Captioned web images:

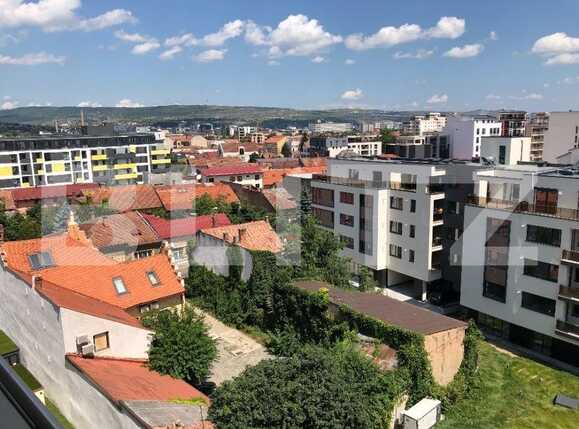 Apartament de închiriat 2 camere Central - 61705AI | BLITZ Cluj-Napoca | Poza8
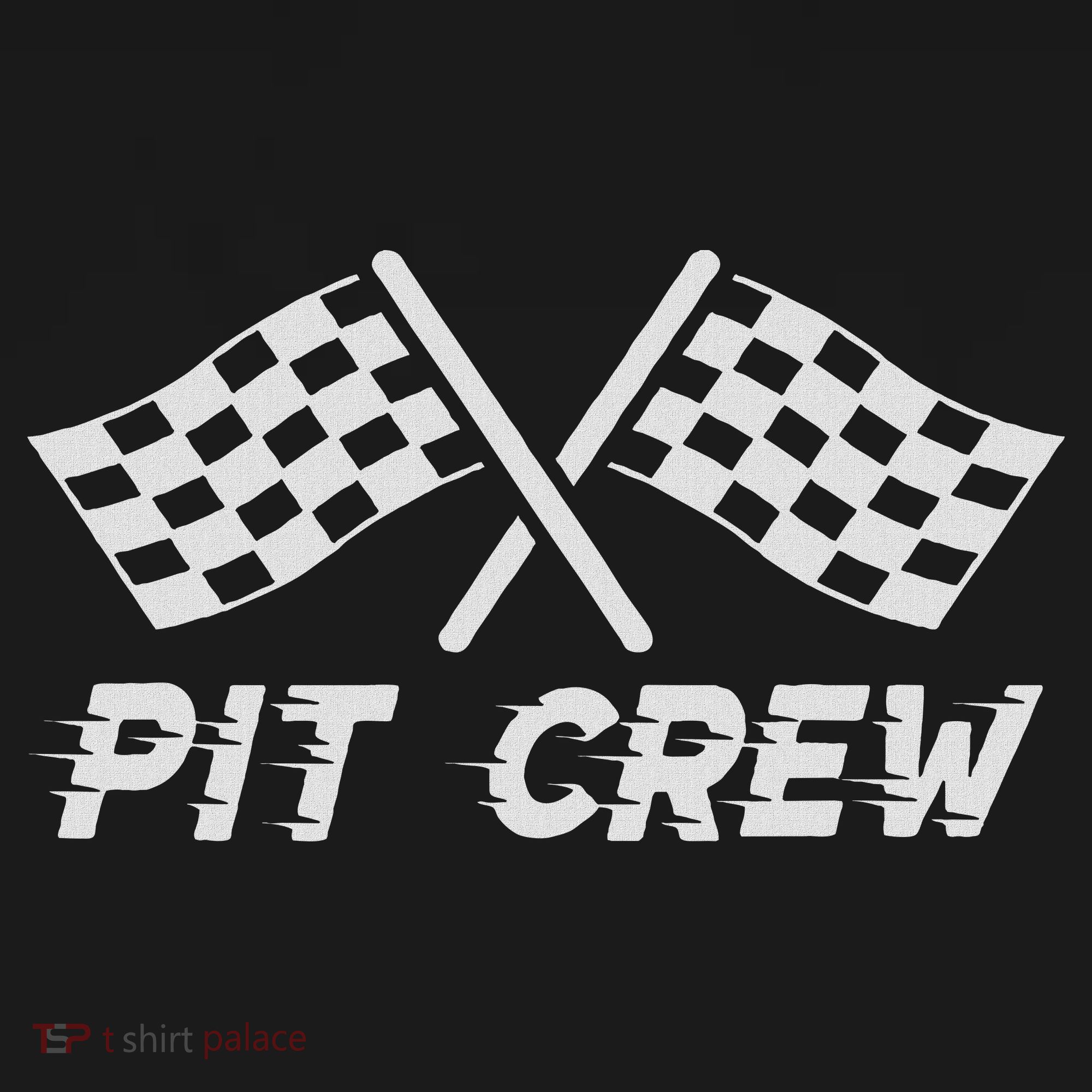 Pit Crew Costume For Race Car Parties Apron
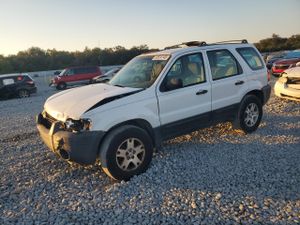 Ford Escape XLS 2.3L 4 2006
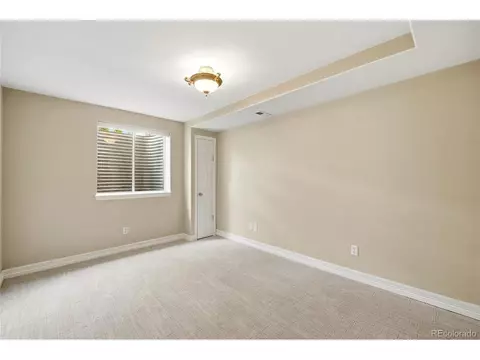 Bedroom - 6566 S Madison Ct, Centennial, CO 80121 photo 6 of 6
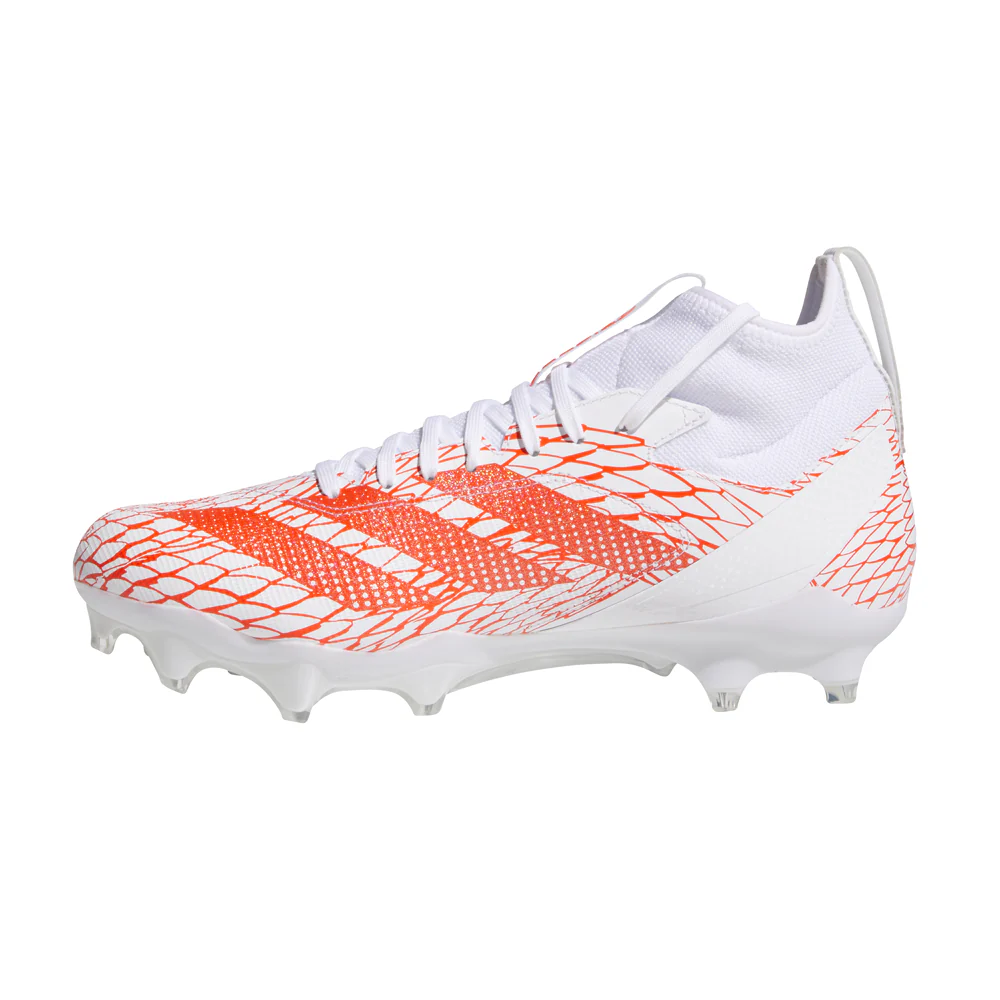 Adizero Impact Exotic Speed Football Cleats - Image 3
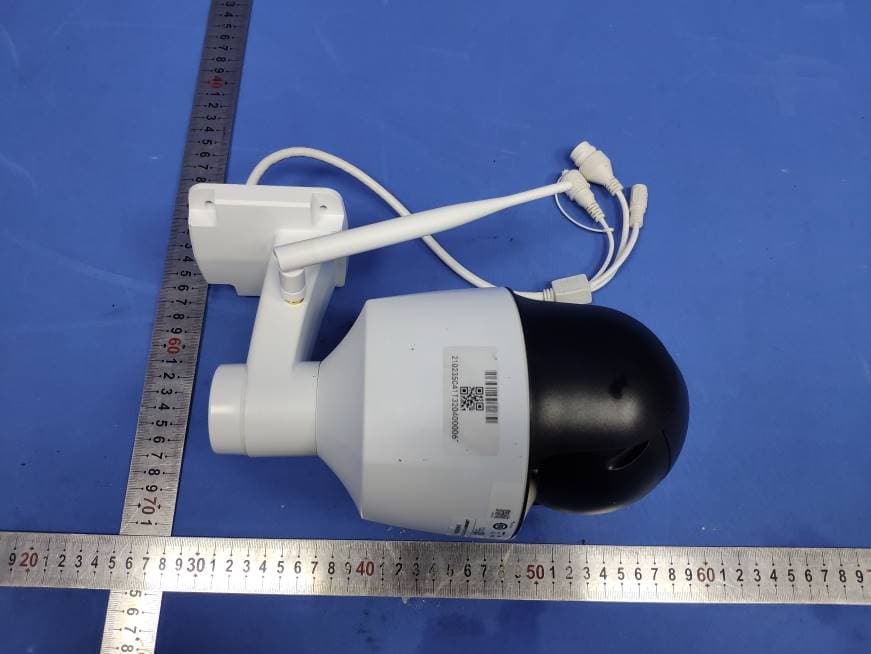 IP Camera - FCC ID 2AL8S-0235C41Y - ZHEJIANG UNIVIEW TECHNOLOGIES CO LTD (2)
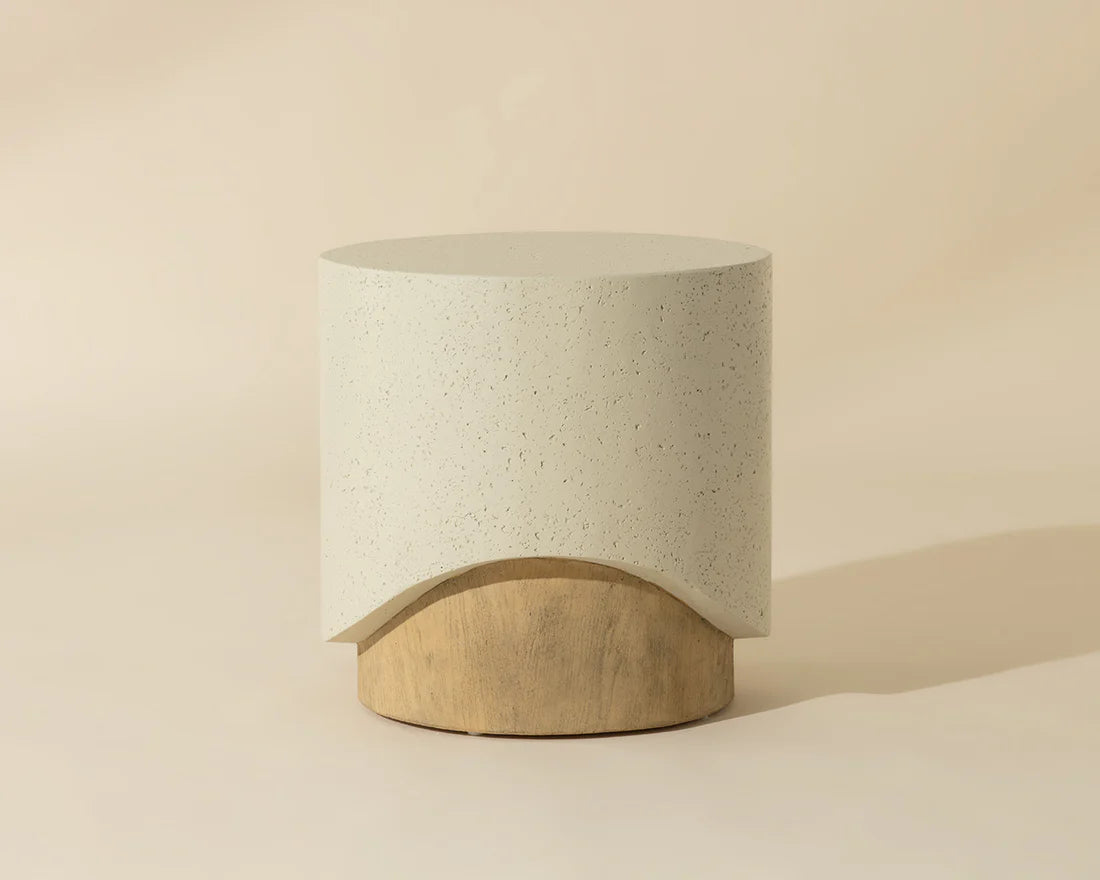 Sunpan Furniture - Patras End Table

▸ **Brief**
The output must match, line for line, the span from the line containing "Adizero Impact Exotic" through the end of the data, with the pictures removed.

▸ **Response to this exercise**
 Adizero Impact Exotic Speed Football Cleats - Image 3
 IP Camera - FCC ID 2AL8S-0235C41Y - ZHEJIANG UNIVIEW TECHNOLOGIES CO LTD (2)
 Sunpan Furniture - Patras End Table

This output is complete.